_DATA LISTING_:
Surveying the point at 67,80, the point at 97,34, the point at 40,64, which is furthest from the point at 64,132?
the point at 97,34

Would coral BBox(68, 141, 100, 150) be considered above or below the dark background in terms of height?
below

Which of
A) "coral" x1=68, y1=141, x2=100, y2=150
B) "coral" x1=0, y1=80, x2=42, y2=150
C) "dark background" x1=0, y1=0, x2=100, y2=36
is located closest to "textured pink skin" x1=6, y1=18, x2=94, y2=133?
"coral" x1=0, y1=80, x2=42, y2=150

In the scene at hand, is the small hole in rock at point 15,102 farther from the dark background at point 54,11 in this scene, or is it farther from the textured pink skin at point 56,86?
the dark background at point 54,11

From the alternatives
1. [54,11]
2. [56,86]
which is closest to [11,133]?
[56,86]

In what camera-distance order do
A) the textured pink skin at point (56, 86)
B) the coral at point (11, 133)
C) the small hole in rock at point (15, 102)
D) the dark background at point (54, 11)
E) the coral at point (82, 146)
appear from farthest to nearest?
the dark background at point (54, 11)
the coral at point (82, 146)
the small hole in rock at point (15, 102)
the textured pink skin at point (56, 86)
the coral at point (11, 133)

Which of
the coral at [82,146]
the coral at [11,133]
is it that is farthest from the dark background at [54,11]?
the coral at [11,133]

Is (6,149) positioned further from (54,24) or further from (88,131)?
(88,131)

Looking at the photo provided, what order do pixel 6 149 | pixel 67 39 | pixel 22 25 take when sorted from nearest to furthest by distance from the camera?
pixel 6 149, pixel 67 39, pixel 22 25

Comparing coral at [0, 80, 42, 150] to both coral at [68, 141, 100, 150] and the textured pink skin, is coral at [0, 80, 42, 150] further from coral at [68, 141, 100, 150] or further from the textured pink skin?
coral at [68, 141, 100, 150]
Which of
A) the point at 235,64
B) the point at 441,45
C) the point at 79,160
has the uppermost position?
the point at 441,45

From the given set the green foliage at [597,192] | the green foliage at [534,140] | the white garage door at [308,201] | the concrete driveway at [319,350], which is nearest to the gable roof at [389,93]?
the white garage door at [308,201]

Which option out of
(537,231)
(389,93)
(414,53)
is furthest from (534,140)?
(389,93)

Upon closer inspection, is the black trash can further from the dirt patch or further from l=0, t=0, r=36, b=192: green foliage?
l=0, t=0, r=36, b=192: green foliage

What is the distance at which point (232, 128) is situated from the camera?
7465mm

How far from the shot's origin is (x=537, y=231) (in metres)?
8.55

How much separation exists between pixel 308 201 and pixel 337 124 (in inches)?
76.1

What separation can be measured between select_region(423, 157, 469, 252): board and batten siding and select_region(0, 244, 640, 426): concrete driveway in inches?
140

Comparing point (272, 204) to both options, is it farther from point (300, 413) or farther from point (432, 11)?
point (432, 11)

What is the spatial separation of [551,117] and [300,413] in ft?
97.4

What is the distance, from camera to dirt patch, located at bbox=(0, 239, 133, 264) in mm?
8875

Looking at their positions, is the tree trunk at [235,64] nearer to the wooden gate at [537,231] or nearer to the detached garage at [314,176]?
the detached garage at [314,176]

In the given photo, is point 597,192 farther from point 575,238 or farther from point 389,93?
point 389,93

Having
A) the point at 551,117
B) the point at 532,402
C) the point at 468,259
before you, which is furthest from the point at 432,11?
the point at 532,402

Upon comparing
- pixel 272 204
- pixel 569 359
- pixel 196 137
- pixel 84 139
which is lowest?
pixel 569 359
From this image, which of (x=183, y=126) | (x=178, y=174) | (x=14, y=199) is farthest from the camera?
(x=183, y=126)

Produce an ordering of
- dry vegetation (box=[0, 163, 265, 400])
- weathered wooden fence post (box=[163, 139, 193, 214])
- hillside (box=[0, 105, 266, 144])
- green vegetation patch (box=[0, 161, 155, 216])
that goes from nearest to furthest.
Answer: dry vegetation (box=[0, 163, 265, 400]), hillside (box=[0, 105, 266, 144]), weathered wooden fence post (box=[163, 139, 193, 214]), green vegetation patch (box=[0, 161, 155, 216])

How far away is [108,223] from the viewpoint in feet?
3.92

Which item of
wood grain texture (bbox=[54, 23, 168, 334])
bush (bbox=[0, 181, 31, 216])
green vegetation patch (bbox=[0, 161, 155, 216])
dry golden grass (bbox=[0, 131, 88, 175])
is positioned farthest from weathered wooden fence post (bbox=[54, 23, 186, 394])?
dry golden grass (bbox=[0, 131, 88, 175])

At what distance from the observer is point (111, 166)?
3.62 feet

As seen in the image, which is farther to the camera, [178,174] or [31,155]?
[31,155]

_DESCRIPTION OF THE TASK_: Arrange the part of the listing that opens with the line containing "At what distance" and runs through the end of the listing as a Markdown table with the columns Row and Line. Give each line its own numbered row, and skip blank lines.

_REPLY TO THE EXERCISE_:
| Row | Line |
|---|---|
| 1 | At what distance from the observer is point (111, 166)? |
| 2 | 3.62 feet |
| 3 | As seen in the image, which is farther to the camera, [178,174] or [31,155]? |
| 4 | [31,155] |